Print the data-encoding thread below verbatim from "I agree that" to "defining what's OK.".

▶ [Text passage]
## start

[Forces-protocol] Re: Data encoding -- first part

Alan,

Thanks for your quick but rather exhaustive comments.
See some feedback below.

On Mon, 2004-10-18 at 13:21, Alan DeKok wrote:
> Zsolt Haraszti wrote:
> 
> > - It is assumed that the type of the data can be inferred by the
> >   context in which data is used.  Hence, data will not include its
> >   type information. 
> 
>    It may be useful to also be able to explicitly describe a type, if 
> only for initialization purposes.  This ensures that the FE can 
> communicate implementation-specific extensions to the CE, and that the 
> CE can understand them.
> 
>    e.g. "ACL is array[n] of struct {ip, ip, proto, port, port}"
> 
>    These types SHOULD NOT be used outside of initialization, as they 
> will make the protocol complex, and the implementation problematic.
> 

I agree that this could be useful.  We shall find a way to
accommodate this in the protocol somewhere.

> > - Random sub-element access will not be guaranteed.  Specifically, random
> >   sub-element access will not be provided when the sub-elements inlcude
> >   one or more sub-elements with variable-size encoding (there are ARRAYs
> >   and STRING[N]'s.
> 
>    I would phrase that as "random sub-element access is provided only 
> when all sub-elements are of the same, fixed, size".  It means the same, 
> but phrasing it in a positive way means that you're defining what's OK. 
>   By definition, then, everything else is not OK, and you don't have to 
> enumerate the infinite weird ways that can't be used for access.
> 

OK

> > - The length of the encoded data block will always be a multiple of 32-bit
> >   words.
> 
>    <nods violently>
> 
> ...
> > 	PADDING := 1, 2 or 3 bytes of 0x00 values to round up the resulting
> > 		   data block to the next 32-bit boundary.

## end

[Spatial question records]
## start

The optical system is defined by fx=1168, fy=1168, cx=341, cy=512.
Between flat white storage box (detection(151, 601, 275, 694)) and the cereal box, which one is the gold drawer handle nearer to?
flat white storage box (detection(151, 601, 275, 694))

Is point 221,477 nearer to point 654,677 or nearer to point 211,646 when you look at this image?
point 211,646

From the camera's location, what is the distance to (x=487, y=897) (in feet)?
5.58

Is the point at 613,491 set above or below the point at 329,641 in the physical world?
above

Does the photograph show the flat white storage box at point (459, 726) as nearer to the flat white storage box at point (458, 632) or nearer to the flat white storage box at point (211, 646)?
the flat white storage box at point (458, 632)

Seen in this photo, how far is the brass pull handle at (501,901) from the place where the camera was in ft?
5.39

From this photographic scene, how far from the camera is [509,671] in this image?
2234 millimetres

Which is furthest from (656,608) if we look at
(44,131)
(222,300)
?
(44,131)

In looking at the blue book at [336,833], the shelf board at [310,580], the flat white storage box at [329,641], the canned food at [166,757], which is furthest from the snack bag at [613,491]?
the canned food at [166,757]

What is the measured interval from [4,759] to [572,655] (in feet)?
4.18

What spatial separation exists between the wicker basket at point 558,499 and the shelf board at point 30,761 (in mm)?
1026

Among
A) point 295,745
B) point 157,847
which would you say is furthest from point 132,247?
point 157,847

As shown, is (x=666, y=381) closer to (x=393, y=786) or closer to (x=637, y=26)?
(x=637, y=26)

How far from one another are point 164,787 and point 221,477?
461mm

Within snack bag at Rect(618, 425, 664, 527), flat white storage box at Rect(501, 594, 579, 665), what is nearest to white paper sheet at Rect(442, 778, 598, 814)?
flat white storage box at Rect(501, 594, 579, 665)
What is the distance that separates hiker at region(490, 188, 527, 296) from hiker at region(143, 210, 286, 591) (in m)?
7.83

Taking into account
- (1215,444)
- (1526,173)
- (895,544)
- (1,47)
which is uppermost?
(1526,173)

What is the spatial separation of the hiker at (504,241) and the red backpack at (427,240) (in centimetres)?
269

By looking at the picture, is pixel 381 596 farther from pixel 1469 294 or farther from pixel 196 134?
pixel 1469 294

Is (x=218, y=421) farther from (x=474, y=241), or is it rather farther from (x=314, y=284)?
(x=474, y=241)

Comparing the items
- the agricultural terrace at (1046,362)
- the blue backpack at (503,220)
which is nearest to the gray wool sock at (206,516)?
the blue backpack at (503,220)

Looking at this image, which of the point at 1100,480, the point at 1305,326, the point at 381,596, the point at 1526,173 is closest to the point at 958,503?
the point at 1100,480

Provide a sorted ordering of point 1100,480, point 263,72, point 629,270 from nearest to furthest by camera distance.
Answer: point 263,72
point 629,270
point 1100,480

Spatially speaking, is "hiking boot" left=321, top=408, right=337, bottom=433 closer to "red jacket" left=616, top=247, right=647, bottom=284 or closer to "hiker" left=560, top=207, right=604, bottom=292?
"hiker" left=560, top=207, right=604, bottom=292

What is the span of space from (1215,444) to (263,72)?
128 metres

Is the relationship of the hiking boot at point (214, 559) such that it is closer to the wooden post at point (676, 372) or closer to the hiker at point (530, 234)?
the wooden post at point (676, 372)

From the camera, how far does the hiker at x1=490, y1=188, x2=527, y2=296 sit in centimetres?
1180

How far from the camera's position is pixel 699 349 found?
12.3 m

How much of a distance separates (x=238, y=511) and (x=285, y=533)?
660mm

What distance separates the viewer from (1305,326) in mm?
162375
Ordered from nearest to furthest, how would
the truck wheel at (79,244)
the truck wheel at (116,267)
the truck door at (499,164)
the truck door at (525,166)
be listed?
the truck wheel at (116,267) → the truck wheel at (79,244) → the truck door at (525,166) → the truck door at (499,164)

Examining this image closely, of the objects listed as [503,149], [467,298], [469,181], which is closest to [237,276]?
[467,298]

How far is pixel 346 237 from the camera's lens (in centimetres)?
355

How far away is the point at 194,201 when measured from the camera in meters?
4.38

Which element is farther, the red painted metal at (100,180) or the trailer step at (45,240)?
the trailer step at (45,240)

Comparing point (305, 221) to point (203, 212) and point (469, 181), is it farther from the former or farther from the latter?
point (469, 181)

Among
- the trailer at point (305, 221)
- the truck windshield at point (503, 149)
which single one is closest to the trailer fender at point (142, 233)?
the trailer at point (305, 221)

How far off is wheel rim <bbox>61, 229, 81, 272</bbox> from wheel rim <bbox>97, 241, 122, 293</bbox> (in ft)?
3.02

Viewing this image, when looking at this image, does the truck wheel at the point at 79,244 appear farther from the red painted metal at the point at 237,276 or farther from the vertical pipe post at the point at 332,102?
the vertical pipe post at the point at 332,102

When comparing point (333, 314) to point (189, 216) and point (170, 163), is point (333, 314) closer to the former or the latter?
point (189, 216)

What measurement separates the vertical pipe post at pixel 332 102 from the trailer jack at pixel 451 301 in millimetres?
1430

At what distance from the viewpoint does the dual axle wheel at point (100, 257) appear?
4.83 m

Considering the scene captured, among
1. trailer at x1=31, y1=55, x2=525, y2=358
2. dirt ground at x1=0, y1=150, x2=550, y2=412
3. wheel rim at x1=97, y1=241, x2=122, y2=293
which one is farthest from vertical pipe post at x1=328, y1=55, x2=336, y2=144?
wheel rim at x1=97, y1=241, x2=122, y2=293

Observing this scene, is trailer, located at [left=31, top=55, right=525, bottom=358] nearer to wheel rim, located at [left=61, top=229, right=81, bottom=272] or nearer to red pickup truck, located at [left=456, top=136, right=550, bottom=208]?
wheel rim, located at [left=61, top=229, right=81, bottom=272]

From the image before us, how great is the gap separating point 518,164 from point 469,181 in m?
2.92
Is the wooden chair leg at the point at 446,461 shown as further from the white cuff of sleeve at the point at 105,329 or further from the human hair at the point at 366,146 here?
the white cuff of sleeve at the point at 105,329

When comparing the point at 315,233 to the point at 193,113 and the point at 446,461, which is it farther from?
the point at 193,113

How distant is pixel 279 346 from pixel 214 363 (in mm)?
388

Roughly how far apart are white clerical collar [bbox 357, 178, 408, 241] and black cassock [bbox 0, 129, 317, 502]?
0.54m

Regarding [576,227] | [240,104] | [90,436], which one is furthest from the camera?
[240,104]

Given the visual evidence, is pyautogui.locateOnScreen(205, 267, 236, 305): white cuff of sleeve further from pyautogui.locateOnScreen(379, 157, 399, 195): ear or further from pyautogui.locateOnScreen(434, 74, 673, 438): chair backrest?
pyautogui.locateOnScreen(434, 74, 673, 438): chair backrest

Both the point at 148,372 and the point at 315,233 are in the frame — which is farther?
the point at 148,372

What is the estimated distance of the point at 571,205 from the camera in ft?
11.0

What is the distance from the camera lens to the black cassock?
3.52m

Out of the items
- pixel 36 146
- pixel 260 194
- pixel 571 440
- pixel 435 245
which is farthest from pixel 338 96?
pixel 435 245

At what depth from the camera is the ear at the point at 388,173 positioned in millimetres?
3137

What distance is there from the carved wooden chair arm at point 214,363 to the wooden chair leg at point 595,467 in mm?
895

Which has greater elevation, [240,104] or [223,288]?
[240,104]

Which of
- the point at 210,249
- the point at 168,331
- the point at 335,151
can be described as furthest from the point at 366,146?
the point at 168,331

## end

▶ [The completed task]
I agree that this could be useful.  We shall find a way to
accommodate this in the protocol somewhere.

> > - Random sub-element access will not be guaranteed.  Specifically, random
> >   sub-element access will not be provided when the sub-elements inlcude
> >   one or more sub-elements with variable-size encoding (there are ARRAYs
> >   and STRING[N]'s.
> 
>    I would phrase that as "random sub-element access is provided only 
> when all sub-elements are of the same, fixed, size".  It means the same, 
> but phrasing it in a positive way means that you're defining what's OK.